* Study questions *
1. Print the part of the article on Peter's vision that opens with the words containing "The Rechabites passed" and closes with "significance (Acts 10:17).", copied word for word.
2. Answer these questions using the article on Peter's vision:
(a) How many times does the voice say "Do not call anything impure that God has made clean"?
(b) What did the Rechabites refuse to drink?
(c) How does the article describe the Clementine Homilies?
3. Write the next part of the article on Peter's vision, picking up after its last sentence.

[Text for analysis]

Did God Really Want Peter to Kill and Eat Animals? Go Vegan! By Chapman Chen, HKBNews

Updated: Jun 28, 2023

Summary: Based on Acts 10, one day when Apostle Peter was praying on a rooftop, he had a vision in which a large sheet containing four-footed wild beasts, reptiles and fowls was let down from Heaven to him. A voice (God's?) told him to "kill and eat". But Peter declined on the ground that he had never consumed unclean animals. The voice then said thrice, “Do not call anything impure that God has made clean," (Acts 10:14) after which the sheet was taken back to Heaven. Many a Christian thinks that this is God's permission for humans to eat all animals. In reality, this vision has only two demonstrable functions:- First, to test Peter's compassion to animals and his loyalty to God's law (cf. Jeremiah 35); Second, to show Peter that God had cleansed all gentiles and removed the divide between gentiles and Jews (as stated by Peter himself upon entering centurion Cornelius's house later on).


1. God's Test

In Jeremiah 35, Prophet Jeremiah followed God's instruction, went to the house of the Rechabites and gave them wine to drink. But they declined, on the ground that "Jonadab the son of Rechab, our father, commanded us, saying, 'You shall drink no wine, you nor your sons, forever'" (Jeremiah 35:6 NKJV). God then contrasted the Rechabites against the people of Judah: "Surely the sons of Jonadab the son of Rechab have performed the commandment of their father, which he commanded them, but this people has not obeyed Me" (Jeremiah 35:16 NKJV). God thus said, “Behold, I will bring on Judah and on all the inhabitants of Jerusalem all the doom that I have pronounced against them; because I have spoken to them but they have not heard, and I have called to them but they have not answered" (Jeremiah 35:17 NKJV).

Similarly, Peter's vision of the animals in the sheet was God's test of Peter's compassion to animals, adherence to the Levitical laws forbidding the consumption of Treif (non-Kosher), as well as his wisdom to comprehend the real meaning of the vision -- putting the Gentiles on the same par as the Jews.

The Rechabites passed the test; so did Peter.

Note that both during and after the vision, Peter never killed nor ate any animals. Indeed, according to Homily XII, Peter thinks that "The unnatural eating of flesh meats is as polluting as the heathen worship of devils, with its sacrifices and its impure feasts, through participation in it a man becomes a fellow eater with devils". (Clementine Homilies is a second-century work based on the teachings of St. Peter.)

2. The Order of the Events

The causal relationship of Peter's vision to the annihilation of the Gentile-Jew divide is first indicated by Cornelius's invitation of Peter to his house happening right after the vision, while Peter was still wondering about its significance (Acts 10:17).

[/Text for analysis]
[Exercise data]

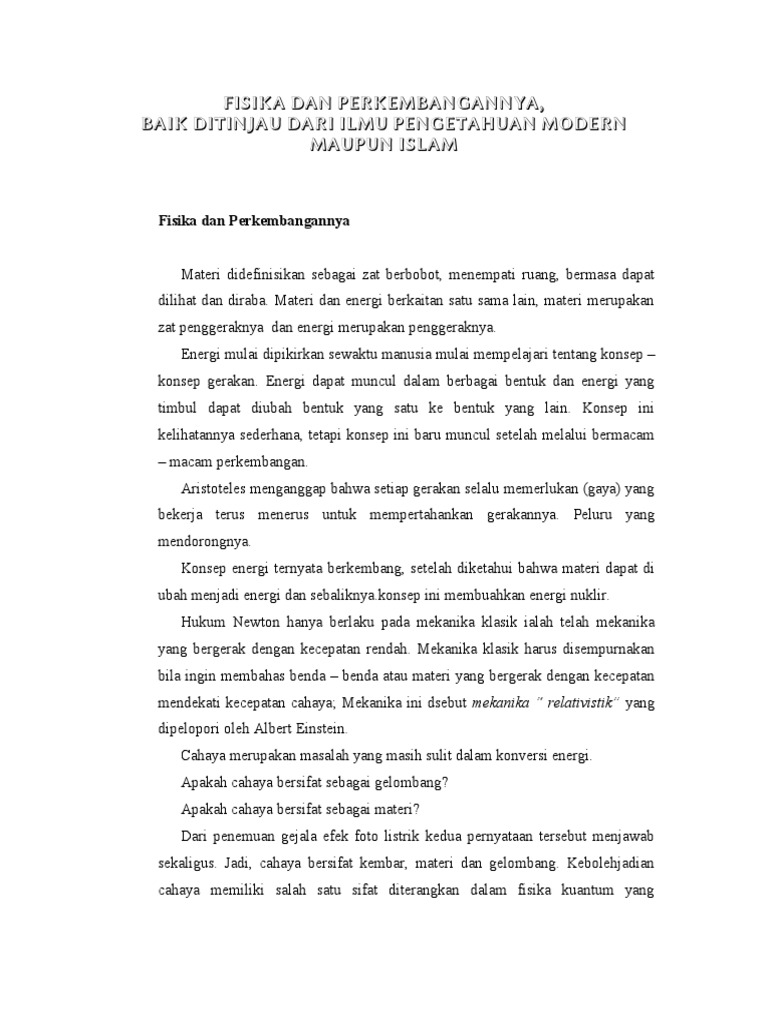 FISIKA DAN PERKEMBANGANNYA,
BAIK DITINJAU DARI ILMU PENGETAHUAN MODERN
MAUPUN ISLAM

Fisika dan Perkembangannya

Materi didefinisikan sebagai zat berbobot, menempati ruang, bermasa dapat dilihat dan diraba. Materi dan energi berkaitan satu sama lain, materi merupakan zat penggeraknya dan energi merupakan penggeraknya.

Energi mulai dipikirkan sewaktu manusia mulai mempelajari tentang konsep – konsep gerakan. Energi dapat muncul dalam berbagai bentuk dan energi yang timbul dapat diubah bentuk yang satu ke bentuk yang lain. Konsep ini kelihatannya sederhana, tetapi konsep ini baru muncul setelah melalui bermacam – macam perkembangan.

Aristoteles menganggap bahwa setiap gerakan selalu memerlukan (gaya) yang bekerja terus menerus untuk mempertahankan gerakannya. Peluru yang mendorongnya.

Konsep energi ternyata berkembang, setelah diketahui bahwa materi dapat di ubah menjadi energi dan sebaliknya.konsep ini membuahkan energi nuklir.

Hukum Newton hanya berlaku pada mekanika klasik ialah telah mekanika yang bergerak dengan kecepatan rendah. Mekanika klasik harus disempurnakan bila ingin membahas benda – benda atau materi yang bergerak dengan kecepatan mendekati kecepatan cahaya; Mekanika ini dsebut mekanika " relativistik" yang dipelopori oleh Albert Einstein.

Cahaya merupakan masalah yang masih sulit dalam konversi energi.

Apakah cahaya bersifat sebagai gelombang?

Apakah cahaya bersifat sebagai materi?

Dari penemuan gejala efek foto listrik kedua pernyataan tersebut menjawab sekaligus. Jadi, cahaya bersifat kembar, materi dan gelombang. Kebolehjadian cahaya memiliki salah satu sifat diterangkan dalam fisika kuantum yang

[/Exercise data]

* Activity answers *
1.
The Rechabites passed the test; so did Peter.

Note that both during and after the vision, Peter never killed nor ate any animals. Indeed, according to Homily XII, Peter thinks that "The unnatural eating of flesh meats is as polluting as the heathen worship of devils, with its sacrifices and its impure feasts, through participation in it a man becomes a fellow eater with devils". (Clementine Homilies is a second-century work based on the teachings of St. Peter.)

2. The Order of the Events

The causal relationship of Peter's vision to the annihilation of the Gentile-Jew divide is first indicated by Cornelius's invitation of Peter to his house happening right after the vision, while Peter was still wondering about its significance (Acts 10:17).

2.
(a) Three times.
(b) Wine.
(c) As a second-century work based on the teachings of St. Peter.

3.
Now, as aforementioned, the Gentile-Jew divide was the norm for the Jews in those days.

3. Gentile-Jew Segregation Removed!

According to F.F. Bruce's (1984) The New International Commentary on the New Testament,

"A God-fearer [gentile] had no objection to the society of the Jews, but even a moderately orthodox Jew would not willingly enter the dwelling of a Gentile, God-fearer though he were. No doubt some of Peter's inherited prejudices were wearing thin by this time, but a special revelation was necessary to make him consent to visit a Gentile."

Nonetheless, when Peter entered the house of Cornelius, he frankly told Cornelius and his folk how he had just overcome the Jewish prejudices against the gentiles, “You are well aware that it is against our law for a Jew to associate with or visit a Gentile. But God has shown me that I should not call anyone impure or unclean" (Acts 10:28-29 NIV). Note that this is not our interpretation of the vision but Peter's own interpretation of it.

Peter thus preached to the house of Cornelius about Jesus Christ's good news. Peter particularly emphasized that God's salvation and forgiveness of sins was available to not only the Jews but also all Gentile nations and individuals who feared God and believed in Christ (Acts 10:35, 42 NIV).

Subsequently, as a confirmation of God's Grace for the Gentiles, Peter baptized Cornelius and his people with the Holy Spirit, who descended on them and enabled them to speak tongues (Acts 10:44-46 NIV).

And as if this were not enough proof of the true meaning of the vision, when Peter returned to his home town Joppa, upon being confronted by his Jewish colleagues about the legitimacy of his entering the house of a Gentile, Peter retold them his animal-sheet vision and convinced them about its true meaning. Henceforth, Peter and the other ministers spread Jesus Christ's good news to gentiles all over the world without any discrimination or reservation (Acts 11:1-21 NIV).

4. The Vision Had Nothing to Do with Food!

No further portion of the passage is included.